Key point: These risks should command a prominent place on the Board’s risk oversight agenda. The Board should satisfy itself that management has in place an effective process for identifying the organization’s critical enterprise risks so that the Board’s risk oversight is properly focused.
Board-approval risks. These risks relate to decisions the Board must make with respect to approving important policies, major strategic initiatives, acquisitions or divestitures, major investments, entry into new markets, etc. Through careful consideration and timely due diligence, directors must satisfy themselves that management’s recommendations regarding these matters are appropriate to the enterprise before approving them. Therefore, such matters may prompt the Board to ask questions regarding the associated rewards and risks and even request further analysis before approving management’s recommended actions.
Key point: The matters requiring Board approval are often specified in the corporate bylaws and various charters of the Board and its respective committees. That said, changes in the business may necessitate that the Board and executive management remain on the same page as to what requires Board approval. It is important that the Board approve major strategic and policy issues on a before-the-fact basis.
Business management risks. These are the risks associated with normal, ongoing day-to-day business operations. Every business has myriad operational, financial and compliance risks embedded within its day-to-day operations. Because the Board simply does not have sufficient time to consider every risk individually, it should identify specific categories of business risks that pose threats warranting attention and determine whether to oversee each category at the Board level or delegate oversight responsibility to an appropriate committee.
For example, the audit committee traditionally oversees financial reporting risks. Other business risks might include: operational risks associated with internal processes, IT, intellectual property, customer service, obsolescence, manufacturing and the environment, financial risks such as excessive leveraging of the balance sheet, compliance risks such as non-compliance with a new complex law and reputational risks such as those that threaten the company’s brand image. With respect to all of these risks, it is management’s responsibility to address them. If any of them are critical enterprise risks, they warrant the Board’s full attention (as noted earlier).

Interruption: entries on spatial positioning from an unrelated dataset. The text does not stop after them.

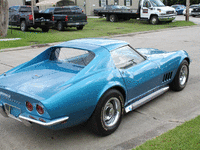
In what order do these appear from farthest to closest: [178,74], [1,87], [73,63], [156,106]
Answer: [178,74] < [156,106] < [73,63] < [1,87]

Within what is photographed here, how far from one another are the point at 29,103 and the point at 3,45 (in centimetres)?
993

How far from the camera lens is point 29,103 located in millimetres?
3334

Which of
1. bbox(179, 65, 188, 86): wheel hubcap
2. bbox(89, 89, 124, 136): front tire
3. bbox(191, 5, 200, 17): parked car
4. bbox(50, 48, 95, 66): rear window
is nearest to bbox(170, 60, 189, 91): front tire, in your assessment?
bbox(179, 65, 188, 86): wheel hubcap

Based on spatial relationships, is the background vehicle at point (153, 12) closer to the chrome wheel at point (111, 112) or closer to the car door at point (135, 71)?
the car door at point (135, 71)

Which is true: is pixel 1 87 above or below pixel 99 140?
above

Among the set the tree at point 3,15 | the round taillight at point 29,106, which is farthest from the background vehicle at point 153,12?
the round taillight at point 29,106

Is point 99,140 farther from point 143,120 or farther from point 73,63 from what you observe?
point 73,63

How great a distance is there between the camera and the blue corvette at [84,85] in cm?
329

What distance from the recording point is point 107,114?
3854mm

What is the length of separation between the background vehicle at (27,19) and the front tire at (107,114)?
14532 mm

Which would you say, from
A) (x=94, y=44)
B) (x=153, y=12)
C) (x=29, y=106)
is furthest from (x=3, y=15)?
(x=153, y=12)

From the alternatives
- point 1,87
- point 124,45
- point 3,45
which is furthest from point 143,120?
point 3,45

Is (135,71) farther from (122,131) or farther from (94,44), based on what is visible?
(122,131)

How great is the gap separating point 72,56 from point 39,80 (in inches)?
39.7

Key point: The Board’s committees may oversee many of these risks in accordance with their chartered activities. Typically, periodic reporting coupled with escalation of unusual developments requiring Board attention will suffice.
Emerging risks. These are the external risks outside the scope of the first four categories. While management is responsible for addressing these risks, directors may need to understand them. The effects on the business of demographic shifts, climate change, catastrophic events and new cybersecurity threats are examples.
Key point: The Board needs to satisfy itself that management has processes in place to identify and communicate emerging risks on a timely basis. Such processes enable management and the Board to be proactive.
The above risk categories provide a useful context for Boards and executive management to ensure the scope of the risk oversight process is sufficiently comprehensive and focused.